The concept is that a layout should be defined, which include all available sensors as states and some states that either; describe a critical feature, or is necessary for model coherency and accuracy. Beyond these rules as few states as possible should be included in the model. The motivation is that this model must be linear to be suitable for mpc. Each model state, that is not defined with an observation (measurement), must be estimated. An estimated state in a linearised model will, introduce some kind of prediction error, which is undesirable.

Model reduction

The next step in the design process attempts to remove states from the initial design, using a similar reasoning as above: Even with full observation coverage for the model states, parameters could be poorly identified, or some non-linearity could make the optimisation program ill-conditioned.
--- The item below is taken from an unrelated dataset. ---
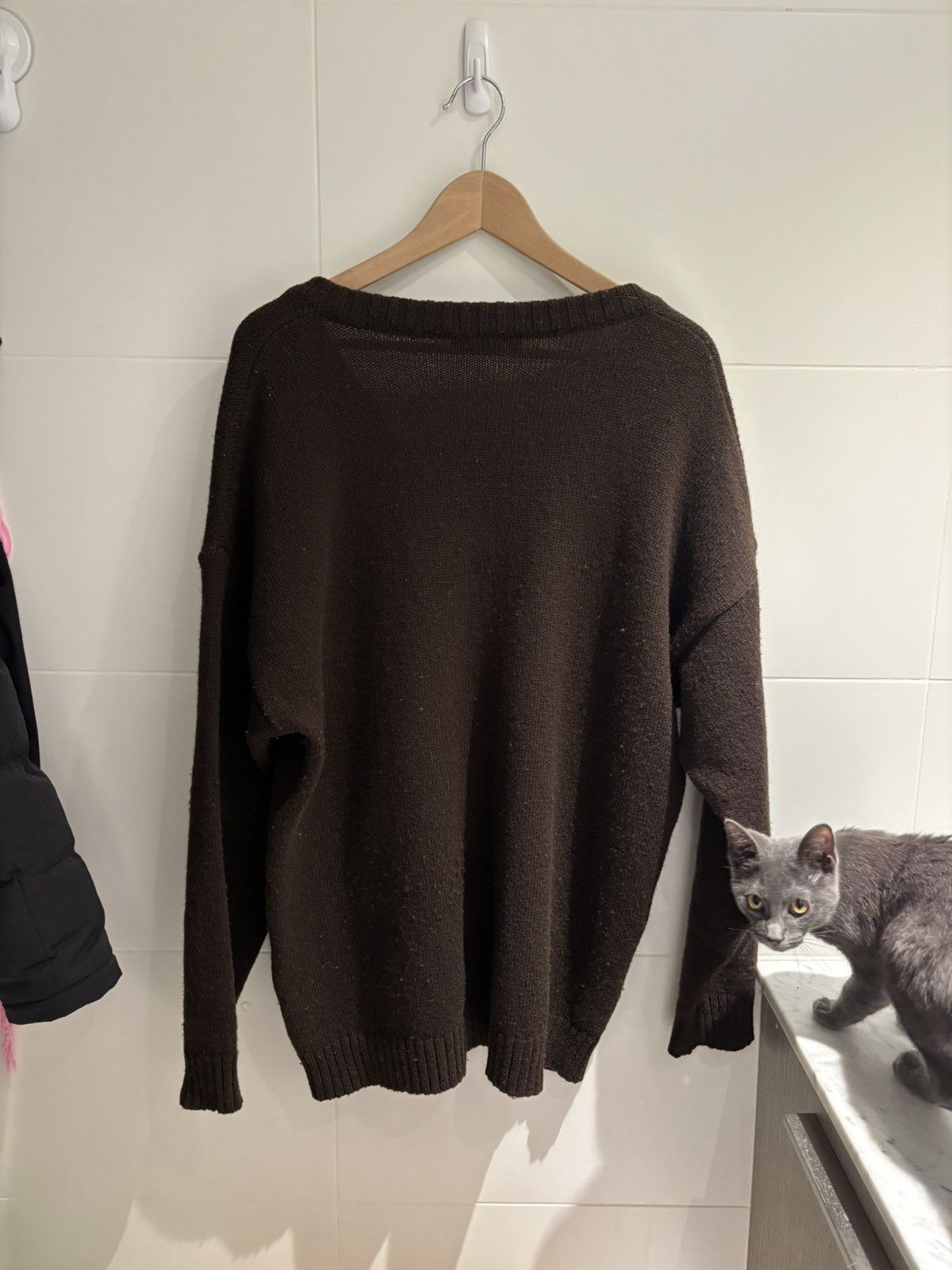 Raf Simons Raf Simons Virginia Creeper Runway Knit Size US M / EU 48-50 / 2 - 6 Thumbnail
Control applications should be centered around a few, well-defined objectives, that gives the system stability and provides fast (a relative concept ..) response to environmental changes. It follows that a few states - the ones directly associated with a control objective - are more critical to predict accurately, compared to other states. Therefore, the model should only states that are critical to obtain accurate operation, and the states required for model coherency.

A secondary consideration is in cases, where it is possible to chose between several states in the reduction process: It is often better to choose the state that causes a larger gradient in the model dynamics, pressure loss for instance, since parameter identification with a clear gradient in general yields a better model. Also, it should be considered an advantage to include a larger range of dynamics in the model.

Design goals

This defines a design process where the model should have as few states as possible, backed mostly by observations, describing the dynamics in the objective function, while maintaining coherency. For a water distribution model we can define three objectives:

  • Accurate boundary conditions for demand to residents and exchange flow to other pressure zones.
  • Water level in elevated storage.
  • Critical pressure as measured in the distribution well / station closest to the critical resident.